**TEXT UNDER STUDY**:
EXHIBIT 10.1
SEVENTH AMENDMENT TO CREDIT
AGREEMENT AND WAIVER
THIS SEVENTH AMENDMENT TO CREDIT
AGREEMENT AND
WAIVER (this “ Amendment ”), dated as of
February 6, 2007, is entered into by and among the lenders
identified on the signature pages hereof (such lenders, together
with their respective successors and permitted assigns, are
referred to hereinafter each individually as a “
Lender ” and collectively as the “
Lenders ”), WELLS FARGO FOOTHILL, INC. , a
California corporation, as administrative agent for the persons
designated in the Credit Agreement referred to below (in such
capacity, together with its successors and assigns in such
capacity, “ Agent ”), and INFOCUS
CORPORATION , an Oregon corporation (“ Borrower
”).
RECITALS
A.
Borrower, Agent and the Lenders have previously entered into that
certain Credit Agreement dated as of October 25, 2004, as amended
by that certain First Amendment to Credit Agreement, Security
Agreement and Waiver, dated as of December 3, 2004, that certain
Second Amendment to Credit Agreement, dated as of December 13,
2004, that certain Third Amendment to Credit Agreement and Waiver
dated May 6, 2005, that certain Fourth Amendment to Credit
Agreement, Second Amendment to Security Agreement and Waiver dated
November 4, 2005, that certain Fifth Amendment to Credit Agreement
dated as of June 7, 2006 and that certain Sixth Amendment to Credit
Agreement and Waiver dated as of October 25, 2006 (as so amended or
otherwise modified or supplemented from time to time, the “
Credit Agreement ”), pursuant to which the Lenders
have made certain loans and financial accommodations available to
Borrower. Terms used herein without definition shall have the
meanings ascribed to them in the Credit Agreement.
B.
An Event of Default has occurred and is continuing as a result of
Borrower’s failure to achieve EBITDA of $(5,350,000) or more
for the 3-month period ending December 31, 2006, as required
pursuant to Section 6.16(a)(i) of the Credit Agreement (the “
Known Existing Default ”).
C.
Borrower has requested that Agent and the Lenders waive the Known
Existing Default and amend the Credit Agreement on the terms and
conditions set forth herein.
D.

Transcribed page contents
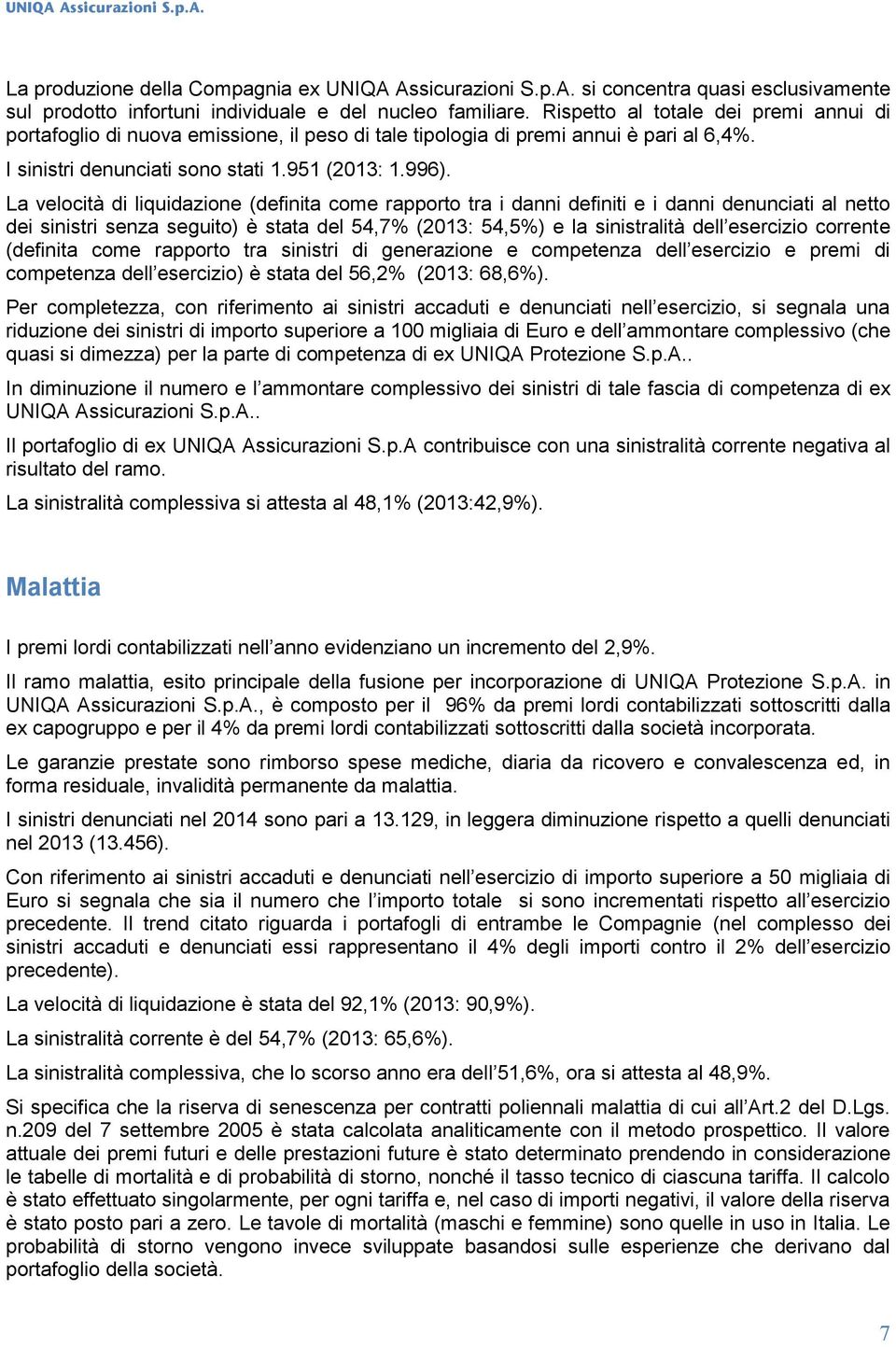 UNIQA Assicurazioni S.p.A.

La produzione della Compagnia ex UNIQA Assicurazioni S.p.A. si concentra quasi esclusivamente sul prodotto infortuni individuale e del nucleo familiare. Rispetto al totale dei premi annui di portafoglio di nuova emissione, il peso di tale tipologia di premi annui è pari al 6,4%.

I sinistri denunciati sono stati 1.951 (2013: 1.996).

La velocità di liquidazione (definita come rapporto tra i danni definiti e i danni denunciati al netto dei sinistri senza seguito) è stata del 54,7% (2013: 54,5%) e la sinistralità dell'esercizio corrente (definita come rapporto tra sinistri di generazione e competenza dell'esercizio e premi di competenza dell'esercizio) è stata del 56,2% (2013: 68,6%).

Per completezza, con riferimento ai sinistri accaduti e denunciati nell'esercizio, si segnala una riduzione dei sinistri di importo superiore a 100 migliaia di Euro e dell'ammontare complessivo (che quasi si dimezza) per la parte di competenza di ex UNIQA Protezione S.p.A..

In diminuzione il numero e l'ammontare complessivo dei sinistri di tale fascia di competenza di ex UNIQA Assicurazioni S.p.A..

Il portafoglio di ex UNIQA Assicurazioni S.p.A contribuisce con una sinistralità corrente negativa al risultato del ramo.

La sinistralità complessiva si attesta al 48,1% (2013:42,9%).

Malattia

I premi lordi contabilizzati nell'anno evidenziano un incremento del 2,9%.

Il ramo malattia, esito principale della fusione per incorporazione di UNIQA Protezione S.p.A. in UNIQA Assicurazioni S.p.A., è composto per il 96% da premi lordi contabilizzati sottoscritti dalla ex capogruppo e per il 4% da premi lordi contabilizzati sottoscritti dalla società incorporata.

Le garanzie prestate sono rimborso spese mediche, diaria da ricovero e convalescenza ed, in forma residuale, invalidità permanente da malattia.

I sinistri denunciati nel 2014 sono pari a 13.129, in leggera diminuzione rispetto a quelli denunciati nel 2013 (13.456).

Con riferimento ai sinistri accaduti e denunciati nell'esercizio di importo superiore a 50 migliaia di Euro si segnala che sia il numero che l'importo totale si sono incrementati rispetto all'esercizio precedente. Il trend citato riguarda i portafogli di entrambe le Compagnie (nel complesso dei sinistri accaduti e denunciati essi rappresentano il 4% degli importi contro il 2% dell'esercizio precedente).

La velocità di liquidazione è stata del 92,1% (2013: 90,9%).

La sinistralità corrente è del 54,7% (2013: 65,6%).

La sinistralità complessiva, che lo scorso anno era dell'51,6%, ora si attesta al 48,9%.

Si specifica che la riserva di senescenza per contratti poliennali malattia di cui all'Art.2 del D.Lgs. n.209 del 7 settembre 2005 è stata calcolata analiticamente con il metodo prospettico. Il valore attuale dei premi futuri e delle prestazioni future è stato determinato prendendo in considerazione le tabelle di mortalità e di probabilità di storno, nonché il tasso tecnico di ciascuna tariffa. Il calcolo è stato effettuato singolarmente, per ogni tariffa e, nel caso di importi negativi, il valore della riserva è stato posto pari a zero. Le tavole di mortalità (maschi e femmine) sono quelle in uso in Italia. Le probabilità di storno vengono invece sviluppate basandosi sulle esperienze che derivano dal portafoglio della società.

7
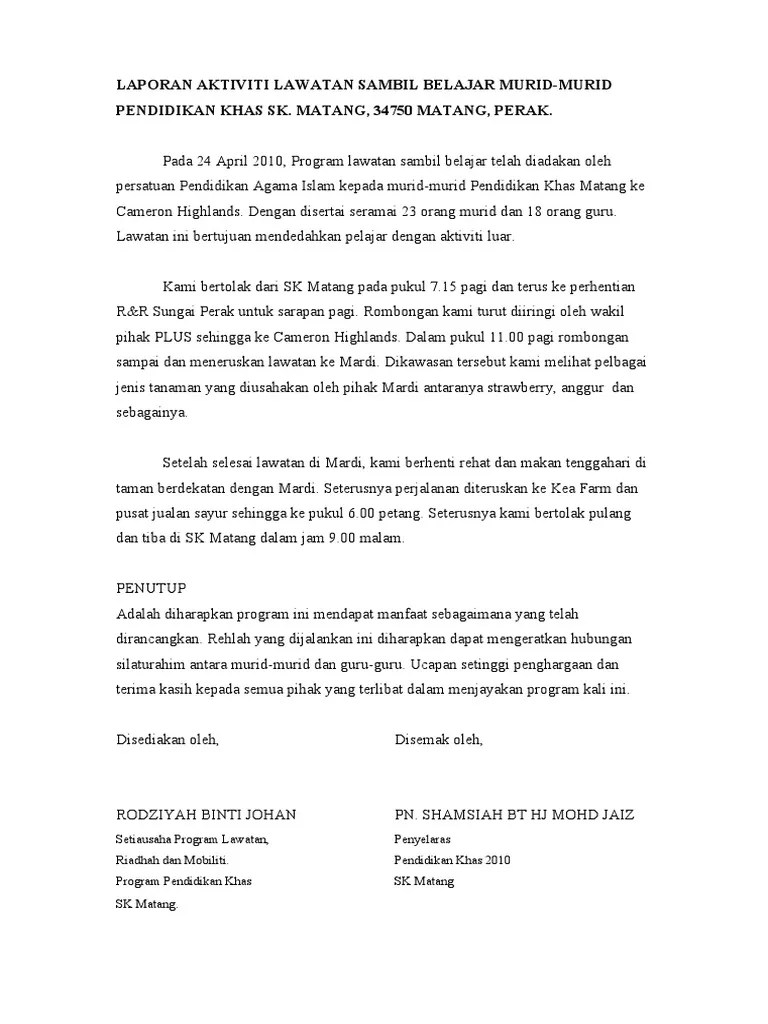 LAPORAN AKTIVITI LAWATAN SAMBIL BELAJAR MURID-MURID PENDIDIKAN KHAS SK. MATANG, 34750 MATANG, PERAK.

Pada 24 April 2010, Program lawatan sambil belajar telah diadakan oleh persatuan Pendidikan Agama Islam kepada murid-murid Pendidikan Khas Matang ke Cameron Highlands. Dengan disertai seramai 23 orang murid dan 18 orang guru. Lawatan ini bertujuan mendedahkan pelajar dengan aktiviti luar.

Kami bertolak dari SK Matang pada pukul 7.15 pagi dan terus ke perhentian R&R Sungai Perak untuk sarapan pagi. Rombongan kami turut diiringi oleh wakil pihak PLUS sehingga ke Cameron Highlands. Dalam pukul 11.00 pagi rombongan sampai dan meneruskan lawatan ke Mardi. Dikawasan tersebut kami melihat pelbagai jenis tanaman yang diusahakan oleh pihak Mardi antaranya strawberry, anggur dan sebagainya.

Setelah selesai lawatan di Mardi, kami berhenti rehat dan makan tenggahari di taman berdekatan dengan Mardi. Seterusnya perjalanan diteruskan ke Kea Farm dan pusat jualan sayur sehingga ke pukul 6.00 petang. Seterusnya kami bertolak pulang dan tiba di SK Matang dalam jam 9.00 malam.

PENUTUP
Adalah diharapkan program ini mendapat manfaat sebagaimana yang telah dirancangkan. Rehlah yang dijalankan ini diharapkan dapat mengeratkan hubungan silaturahim antara murid-murid dan guru-guru. Ucapan setinggi penghargaan dan terima kasih kepada semua pihak yang terlibat dalam menjayakan program kali ini.

Disediakan oleh,

RODZIYAH BINTI JOHAN
Setiausaha Program Lawatan,
Riadhah dan Mobiliti.
Program Pendidikan Khas
SK Matang.

Disemak oleh,

PN. SHAMSIAH BT HJ MOHD JAIZ
Penyelaras
Pendidikan Khas 2010
SK Matang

**ACTIVITIES**:
a - In the credit agreement amendment, what EBITDA was the borrower required to achieve for the 3-month period ending December 31, 2006?
b - Write the next part of the credit agreement amendment, beginning with the text of recital D.

**ANSWERS BY TASK**:
a - EBITDA of $(5,350,000) or more.

b -
Borrower is entering into this Amendment with the understanding and
agreement that, except as specifically provided herein, none of
Agent’s or any member of the Lender Group’s rights or
remedies set forth in the Credit Agreement or any other Loan
Document is being waived or modified by the terms of this
Amendment.
AGREEMENT
NOW, THEREFORE, in consideration of
the foregoing and the mutual covenants herein contained, and for
other good and valuable consideration, the receipt and sufficiency
of which are hereby acknowledged, the parties hereby agree as
follows:
1.
Amendment to Credit Agreement . Section 6.16(a)(i) of
the Credit Agreement is hereby amended and restated to read as
follows:
“ (i)
Minimum
EBITDA . EBITDA, measured on a month-end basis, of at
least the required amount set forth in the following table for the
applicable period set forth opposite thereto:
|
Applicable Amount
|
|
Applicable Period
|
|
$1,200,000
|
|
For the 3 month period
ending December 31, 2004
|
|
$2,100,000
|
|
For the 6 month period
ending March 31, 2005
|
|
$(29,250,000)
|
|
For the 9 month period
ending June 30, 2005
|
|
$(38,500,000)
|
|
For the 12 month period
ending September 30, 2005
|
|
$(92,500,000)
|
|
For the 12 month period
ending December 31, 2005
|
|
$(80,500,000)
|
|
For the 12 month period
ending March 31, 2006
|
|
$(61,500,000)
|
|
For the 12 month period
ending June 30, 2006
|
|
$(31,000,000)
|
|
For the 12 month period
ending September 30, 2006
|
|
$(5,350,000)
|
|
For the 3 month period
ending December 31, 2006
|
|
$(8,500,000)
|
|
For the 3 month period
ending March 31, 2007”
|
2.
Waiver of Known Existing Default . Agent, on behalf of
the Lenders, hereby waives enforcement of its and the Lender
Group’s rights against Borrower arising from the Known
Existing Default; provided , however , nothing herein
shall be deemed a waiver with respect to any other or future
failure of Borrower to comply fully with Section 6.16(a)(i) of the
Credit Agreement (as amended or modified by this Amendment).
This waiver shall be effective only for the specific defaults
comprising the Known Existing Default, and in no event shall this
waiver be deemed to be a waiver of enforcement of Agent’s or
any other member of the Lender Group’s rights with respect to
any other Defaults or Events of Default now existing or hereafter
arising. Nothing contained in this Amendment nor any
communications between Borrower and Agent or any other member of
the Lender Group shall be a waiver of any rights or remedies such
Persons have or may have against Borrower, except as specifically
provided herein. Except as specifically provided herein,
Agent hereby reserves and preserves all of its and the Lender
Group’s rights and remedies against Borrower under the Credit
Agreement and the other Loan Documents
3.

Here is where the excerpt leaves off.